Duracin, who approved the plan, said in his address that "as Paul said in 2 Corinthians 4:1-10, when he talks about being beaten but not defeated -- that is true for us as well. We have been hurt and beaten but we are not destroyed."

The Rev. Ron Crocker, recently retired rector from St. George's Episcopal Church in Arlington, Virginia, and a CREDO conference faculty member, described the plan to synod participants.

"Using four five-day conferences, we seek to address the psychological and spiritual needs of the clergy and lay leaders, as well as help them develop coping skills both for themselves and for the people they serve," Crocker said.

Later in a telephone interview from Cange, Crocker told ENS that Haiti's clergy and lay leaders "are effectively ministering to the people they serve."

"I am amazed and moved by the quality of the pastoral care and leadership that they are providing when they also have lost so much and are hurting so badly," he said. "They continue to serve the people who are committed to their charge.

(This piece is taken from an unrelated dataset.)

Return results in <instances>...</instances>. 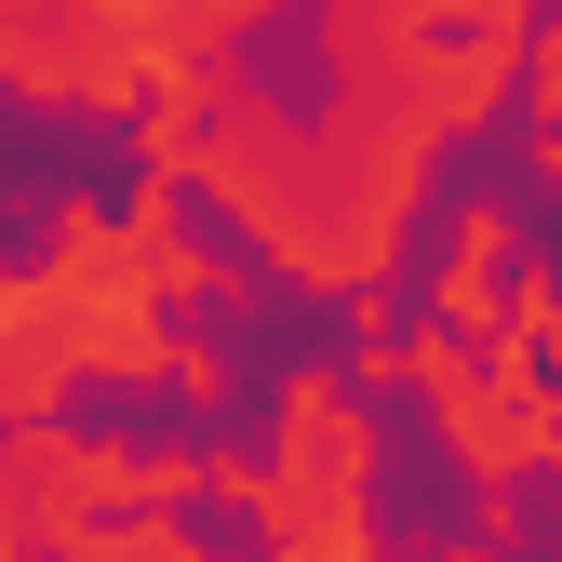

That's very impressive."

Crocker said that Duracin witnessed to the synod's call to "stand up and walk" from the very beginning of the diocese's post-earthquake life "and the clergy have lived into that."

"The work that we hope to do with clergy wellness is to help them develop further some coping skills as well as give them an opportunity to meet their needs because they're meeting a lot of people's need but their spending very little time meeting their own needs," he said.

CPG had planned to offer the Haitian clergy and their spouses its retirement planning conference, known in the U.S. as "Planning for Tomorrow," just after the planned January synod meeting. It would have been the first time the CPG conference was held in Haiti.

The Rev Canon Bruce W. Woodcock, CPG's manager of international relations, received the initial request for pastoral support for Haiti's clergy shortly after the earthquake, according to information from CPG.

The organization turned to CREDO, a branch of its organization to take the lead in the Haiti effort because it had provided respite care to clergy after Hurricane Katrina struck the Gulf Coast in 2005, according to the CPG fact sheet. CREDO provides opportunities for active and retired Church Pension Fund participants to examine significant areas of their lives and to discern prayerfully the future direction of their vocation.

Crocker, Woodcock and CREDO Managing Director Bill Craddock met with Duracin and Stanley to review the plan just before the start of Holy Week.

The four five-day conferences will offer needs assessments, coping skills, rest, worship, and opportunities for personal sharing to clergy, families of clergy, and lay leaders in the diocese, CPG said.